L’homme qui s’exprime ainsi, à Alger, s’appelle Amara Essy. Ce n’est pas un inconnu, loin de là ; mais il faut bien reconnaître que, depuis qu’il ne s’adonne plus qu’au business (il est, à l’instar de tous ceux qui ont perdu le pouvoir politique, « consultant international »), on avait perdu sa trace du côté de gouvernements asiatiques fortunés mais guère réputés pour leurs pratiques démocratiques (notons cependant qu’Essy n’a pas la réputation d’être un partisan forcené de l’enrichissement sans cause).

Voilà donc Amara Essy qui reprend officiellement du service, pour le compte d’Alassane D. Ouattara, cette fois. Après avoir servi Félix Houphouët-Boigny, Henri Konan Bédié et le général Robert Gueï. Le déplacement d’Essy à Alger ne saurait étonner. Son parcours diplomatique est particulièrement éloquent et il a noué avec les responsables politiques algériens une réelle proximité. C’est d’ailleurs cette proximité qui avait fait qu’il avait été envoyé à Alger par Gueï, le 22 janvier 2000, porteur d’un message destiné à Abdelaziz Bouteflika : Gueï, ne voulant pas être exclu du sommet de l’OUA, à Lomé, en juin 2000, entendait prendre l’engagement ferme auprès de Bouteflika, président en exercice de l’OUA, que le retour à l’ordre constitutionnel serait effectif, en Côte d’Ivoire, dès octobre 2000.

Essy venait de passer, quelques semaines auparavant, des jours difficiles. Arrivant de Londres à destination d’Abidjan par un vol British Airways dans la nuit de Noël 1999, son Boeing 777 avait été détourné sur Accra (Ghana) pour cause de coup d’Etat dans la capitale ivoirienne. Finalement, l’autorisation d’atterrir à Abidjan sera donnée alors que les soldats insurgés sont à la recherche de cette éminente personnalité du régime déchu. Les tirs d’armes automatiques vont retentir dans sa résidence et auront raison d’un… des nombreux paons qui ornent son jardin (dont certains ornaient la résidence du « Vieux »). Informé que sa famille est en danger, Essy décidera de se rendre au camp militaire d’Akouédo, à l’Est de la capitale, où les proches de Bédié étaient détenus. Parmi d’autres, il y avait là Paul Akoto Yao, Laurent Dona Fologo, Guy-Alain Gauze, Amadou Ouattara, Adama Nibi Coulibaly, etc. Essy se livrera aux soldats et passera trois jours à Akouédo.

*Matériel recueilli:*
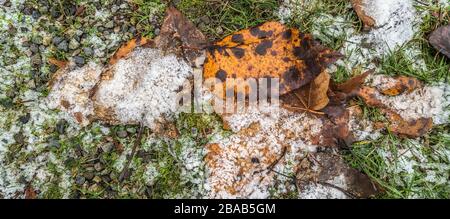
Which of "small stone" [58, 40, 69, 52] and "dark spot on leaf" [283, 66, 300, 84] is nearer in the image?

*Objectifs:*
**A.** Répondez aux questions suivantes à l'aide de l'extrait sur Amara Essy, en repérant chaque réponse par le même numéro que sa question.
(i) À quelle date Gueï a-t-il envoyé Essy à Alger ?
(ii) Vers quelle ville le Boeing 777 d'Essy a-t-il été détourné la nuit de Noël 1999 ?
(iii) Combien de jours Essy a-t-il passés au camp d'Akouédo ?
**B.** Rédigez la suite de l'extrait sur Amara Essy en reprenant après sa dernière phrase.
Le matériel recueilli n'a aucun lien avec l'extrait sur Amara Essy.

*Réponses fournies:*
**A.**
(i) Le 22 janvier 2000.
(ii) Accra, au Ghana.
(iii) Trois jours.

**B.**
Un homme s’était alors inquiété auprès du Comité de salut public (CSP) de ce qu’il advenait de lui. Un diplomate algérien, ancien journaliste à El Moudjahid : Abdelkader Messahel dit « Dadi ». Il était alors le représentant spécial de Bouteflika à l’OUA (après avoir été ambassadeur à Ouagadougou de 1987 à 1991). Aujourd’hui, Messahel est ministre délégué chargé des Affaires maghrébines et africaines à Alger et à ce titre préside la délégation algérienne lors des sommets de la Cédéao ; c’est l’incontournable « Monsieur Afrique » de Bouteflika ! Autant dire qu’Essy était bien placé pour prendre langue avec les responsables politiques algériens alors que la situation au Mali ne cesse de se détériorer.

D’une famille originaire de Kouassi-Datekro, dans le Nord-Est de la Côte d’Ivoire (non loin de Tanda qui se trouve sur la route Agnibilékrou/Bondoukou), Amara Essy est né le 20 décembre 1944 à Bouaké. Fils d’un commis de l’administration (animiste mais converti à l’islam parce que c’était la religion de son « tuteur »), Essy fera ses études en Côte d’Ivoire puis en France (où il sera accueilli par un oncle), à Rochefort-sur-Mer d’abord, à Loudun ensuite où il obtiendra son bachot. Inscrit à l’université de Poitiers, un accident de voiture va l’envoyer à l’hôpital et sa convalescence achevée, il préférera rejoindra Abidjan pour y poursuivre des études d’histoire. Il passera sa licence à Paris, s’engagera au Havre comme mousse sur un cargo pour une période de trois mois, voudra être conseiller juridique après avoir engagé des études de droit, fera un bref passage au cabinet du ministre de l’Education nationale à Abidjan, reviendra à Paris. Il obtiendra, par la suite, un DES de droit public et se formera à la diplomatie dans le cadre de la Dotation Carnegie pour la paix internationale*.

Dès 1970, il rejoindra la diplomatie ivoirienne de manière quelque peu informelle et sera en poste au Brésil pendant trois ans ; de quoi satisfaire cet amateur (modéré) de football, de samba et de diversité culturelle (musulman pratiquant, il est marié à une catholique) qui, désormais, parle couramment le portugais. Mais c’est à Genève et à New York, dans le cadre des Nations unies, qu’il se fera remarquer ; il passera, au total, plus de quatorze ans à New York (et plus de vingt ans près des Nations unies), ce qui en fait un expert du multilatéralisme. Il était représentant permanent de la Côte d’Ivoire auprès des Nations unies (il avait même présidé le Conseil de sécurité en janvier 1990) quand il sera appelé au portefeuille de ministre des Affaires étrangères dans le premier gouvernement d’Alassane D. Ouattara (qui venait d’être nommé premier ministre). Nous sommes le 30 novembre 1990. Ils sont dix-neuf ministres (dont deux ministres délégués auprès du Premier ministre) chargés de remettre la Côte d’Ivoire sur les rails sous la conduite d’ADO. A ce poste, Essy remplaçait Siméon Aké en place depuis… 1977.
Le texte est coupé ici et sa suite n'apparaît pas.